The structural maintenance of chromosomes 5/6 complex and tumor suppressor BRCA1 (SMC-5/6 and BRC-1 respectively in C. elegans) are highly conserved and regulate meiotic DSB repair in C. elegans (Kamp et al., 2020; Bickel et al., 2010; Hong et al., 2016; Li et al., 2018; Janisiw et al., 2018; Odiba et al., 2024). The SMC-5/6 complex is vital for preservation of meiotic genome integrity, as C. elegans mutants for smc-5 exhibit a transgenerational sterility phenotype (Bickel et al., 2010). Although null mutations of smc-5, smc-6, and brc-1 revealed that they are not required for development nor reproduction in C. elegans (Bickel et al., 2010; Li et al., 2018; Janisiw et al., 2018; Adamo et al., 2008), both SMC-5/6 and BRC-1 are required for efficient DSB repair, as smc-5 and brc-1 null mutants both display meiotic chromosome fragmentation at diakinesis indicative of unrepaired DSBs (Bickel et al., 2010). In C. elegans, BRC-1 has also been shown to repress error prone DSB repair via NHEJ and TMEJ (Kamp et al., 2020; Li et al., 2020), and acts in parallel with the tumor suppressor 53BP1/HSR-9 (Hariri et al., 2023). Further, SMC-5/6 and BRC-1 may promote genome integrity in part by facilitating efficient recombination, as smc-5 and brc-1 mutants exhibit persistent DSBs marked by the recombinase RAD-51 (Kamp et al., 2020; Bickel et al., 2010; Adamo et al., 2008; Boulton et al., 2004), suggesting that early recombination steps are disrupted in these mutants. BRC-1 further prevents recombination between heterologous templates to promote accurate recombination repair (León-Ortiz et al., 2018). Despite these apparent DNA repair defects, interhomolog crossover formation is largely unaffected by smc-5 and brc-1 mutations (Bickel et al., 2010; Li et al., 2018; Janisiw et al., 2018; Adamo et al., 2008). Taken together, these data have contributed to the model that that SMC-5/6 and BRC-1 are required for intersister repair in C. elegans.

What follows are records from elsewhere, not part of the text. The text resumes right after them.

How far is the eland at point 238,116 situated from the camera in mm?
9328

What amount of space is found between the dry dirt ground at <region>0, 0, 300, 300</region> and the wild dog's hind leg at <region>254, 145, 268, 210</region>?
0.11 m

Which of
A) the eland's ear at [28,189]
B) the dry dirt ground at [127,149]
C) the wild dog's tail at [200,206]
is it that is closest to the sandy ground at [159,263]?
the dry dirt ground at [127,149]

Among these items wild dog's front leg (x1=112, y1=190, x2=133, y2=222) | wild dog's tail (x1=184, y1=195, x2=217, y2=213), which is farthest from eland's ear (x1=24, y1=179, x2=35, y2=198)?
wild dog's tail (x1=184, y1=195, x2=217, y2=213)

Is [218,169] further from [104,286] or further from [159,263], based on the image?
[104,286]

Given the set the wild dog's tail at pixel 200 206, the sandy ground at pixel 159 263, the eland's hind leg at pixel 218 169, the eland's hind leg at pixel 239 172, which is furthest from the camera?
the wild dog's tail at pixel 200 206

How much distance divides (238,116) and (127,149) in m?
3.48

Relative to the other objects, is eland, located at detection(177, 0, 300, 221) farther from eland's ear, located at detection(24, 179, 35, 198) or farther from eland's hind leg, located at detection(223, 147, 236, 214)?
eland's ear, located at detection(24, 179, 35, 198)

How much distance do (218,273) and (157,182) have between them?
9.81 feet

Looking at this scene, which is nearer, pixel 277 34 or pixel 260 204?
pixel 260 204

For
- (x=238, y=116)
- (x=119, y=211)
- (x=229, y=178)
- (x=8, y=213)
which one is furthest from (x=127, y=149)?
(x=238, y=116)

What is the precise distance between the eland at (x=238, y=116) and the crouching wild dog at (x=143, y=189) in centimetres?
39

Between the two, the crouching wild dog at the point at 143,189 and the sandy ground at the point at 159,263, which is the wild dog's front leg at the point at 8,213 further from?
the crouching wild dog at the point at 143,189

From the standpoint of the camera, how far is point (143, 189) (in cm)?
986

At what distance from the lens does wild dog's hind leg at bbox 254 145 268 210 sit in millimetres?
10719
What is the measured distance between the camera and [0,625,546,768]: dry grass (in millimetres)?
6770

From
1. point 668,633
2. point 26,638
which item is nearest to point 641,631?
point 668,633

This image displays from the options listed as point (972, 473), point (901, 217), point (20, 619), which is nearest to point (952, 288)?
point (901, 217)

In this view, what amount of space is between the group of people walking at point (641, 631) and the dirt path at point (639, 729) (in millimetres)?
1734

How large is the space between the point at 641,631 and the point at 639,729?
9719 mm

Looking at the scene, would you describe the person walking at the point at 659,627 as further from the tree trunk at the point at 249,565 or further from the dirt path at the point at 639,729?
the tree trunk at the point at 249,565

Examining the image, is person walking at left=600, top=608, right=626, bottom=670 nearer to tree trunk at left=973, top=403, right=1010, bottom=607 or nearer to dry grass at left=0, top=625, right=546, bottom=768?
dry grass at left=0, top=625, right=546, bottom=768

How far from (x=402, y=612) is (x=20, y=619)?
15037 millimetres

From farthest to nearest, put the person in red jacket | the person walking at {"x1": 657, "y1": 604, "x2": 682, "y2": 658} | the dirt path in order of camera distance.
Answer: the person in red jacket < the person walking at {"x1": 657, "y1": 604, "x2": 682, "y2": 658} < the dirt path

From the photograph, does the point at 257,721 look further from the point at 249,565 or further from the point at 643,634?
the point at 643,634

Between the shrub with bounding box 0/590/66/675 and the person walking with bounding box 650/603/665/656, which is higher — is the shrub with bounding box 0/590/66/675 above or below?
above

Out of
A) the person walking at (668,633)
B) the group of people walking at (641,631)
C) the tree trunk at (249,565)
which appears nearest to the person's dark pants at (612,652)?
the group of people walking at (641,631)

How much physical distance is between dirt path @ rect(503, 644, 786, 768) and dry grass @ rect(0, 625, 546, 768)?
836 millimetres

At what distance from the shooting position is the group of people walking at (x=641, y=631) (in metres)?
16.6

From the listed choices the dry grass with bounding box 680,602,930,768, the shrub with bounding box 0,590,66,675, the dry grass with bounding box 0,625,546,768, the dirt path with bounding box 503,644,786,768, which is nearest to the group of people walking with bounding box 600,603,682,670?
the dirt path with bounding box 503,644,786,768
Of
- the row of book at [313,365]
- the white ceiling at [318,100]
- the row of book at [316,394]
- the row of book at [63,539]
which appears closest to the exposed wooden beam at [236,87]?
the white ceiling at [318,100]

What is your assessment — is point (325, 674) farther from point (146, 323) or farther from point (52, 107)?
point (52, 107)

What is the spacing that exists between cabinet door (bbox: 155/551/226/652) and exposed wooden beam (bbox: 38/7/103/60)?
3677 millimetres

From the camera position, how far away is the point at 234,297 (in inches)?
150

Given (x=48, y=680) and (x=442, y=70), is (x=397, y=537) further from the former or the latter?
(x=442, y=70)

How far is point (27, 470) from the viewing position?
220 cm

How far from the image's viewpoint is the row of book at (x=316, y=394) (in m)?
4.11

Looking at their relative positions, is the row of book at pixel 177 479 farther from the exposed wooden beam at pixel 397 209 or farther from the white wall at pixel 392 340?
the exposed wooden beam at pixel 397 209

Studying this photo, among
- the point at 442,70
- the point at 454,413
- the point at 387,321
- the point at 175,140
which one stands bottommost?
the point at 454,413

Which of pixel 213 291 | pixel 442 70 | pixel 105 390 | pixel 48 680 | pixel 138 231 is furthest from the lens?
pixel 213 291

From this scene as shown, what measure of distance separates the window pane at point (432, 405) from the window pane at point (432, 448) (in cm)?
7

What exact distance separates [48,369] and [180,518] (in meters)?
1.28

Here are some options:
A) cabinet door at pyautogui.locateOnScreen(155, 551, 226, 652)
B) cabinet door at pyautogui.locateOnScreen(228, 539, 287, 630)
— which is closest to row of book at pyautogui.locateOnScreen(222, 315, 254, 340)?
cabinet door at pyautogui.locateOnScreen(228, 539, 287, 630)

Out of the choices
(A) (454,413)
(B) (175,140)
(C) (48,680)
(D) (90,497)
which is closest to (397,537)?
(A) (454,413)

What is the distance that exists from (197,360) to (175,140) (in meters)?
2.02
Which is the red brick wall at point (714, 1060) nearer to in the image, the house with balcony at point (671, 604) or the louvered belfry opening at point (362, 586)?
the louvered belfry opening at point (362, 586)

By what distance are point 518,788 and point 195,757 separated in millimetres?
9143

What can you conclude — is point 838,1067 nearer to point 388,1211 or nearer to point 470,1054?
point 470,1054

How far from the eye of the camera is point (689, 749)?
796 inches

SMC-5/6 and BRC-1 genetically interact to regulate germline DSB repair. The incidence of unrepaired DSBs observed in both smc-5 and brc-1 single mutants are not additive in the double smc-5;brc-1 mutant context, which suggests that SMC-5/6 and BRC-1 may share some DSB repair functions (Bickel et al., 2010). Other experiments, however, indicate opposing functions for SMC-5/6 and BRC-1, as both the mitotic DNA replication defects in smc-5 mutants and the synthetic lethality of smc-5;him-6 (BLM helicase) double mutants are suppressed by brc-1 mutation (Hong et al., 2016; Wolters et al., 2014). Crucially, the specific steps of recombination regulated by SMC-5/6 and BRC-1 that intersect to influence DNA repair outcomes remain unknown.

To determine the DSB repair functions of SMC-5 and BRC-1 that regulate DNA repair outcomes during C. elegans meiosis, we employed a multipronged approach utilizing genetic assays, cytology, sequence analysis of recombinant loci, and functional DSB repair assays in smc-5 and brc-1 mutants. We find that SMC-5 and BRC-1 function to repress meiotic intersister crossover recombination, and that BRC-1 specifically regulates homolog-independent noncrossover intermediate processing. Through these experiments, we also find that BRC-1 prevents mutagenic DSB repair at the mid-pachytene stage of meiotic prophase I. By assessing germ cell capacity to resolve exogenous DSBs, we demonstrate that meiotic nuclei become more dependent on BRC-1 for DSB repair in late stages of meiotic prophase I. Finally, we reveal that smc-5 mutant DSB repair defects are suppressed by loss of brc-1, which impedes gamete viability in part by repressing error prone repair pathways and promoting recombination. Taken together, our study defines specific functions and interactions of BRC-1 and SMC-5 that regulate meiotic DSB repair outcomes across meiotic prophase I.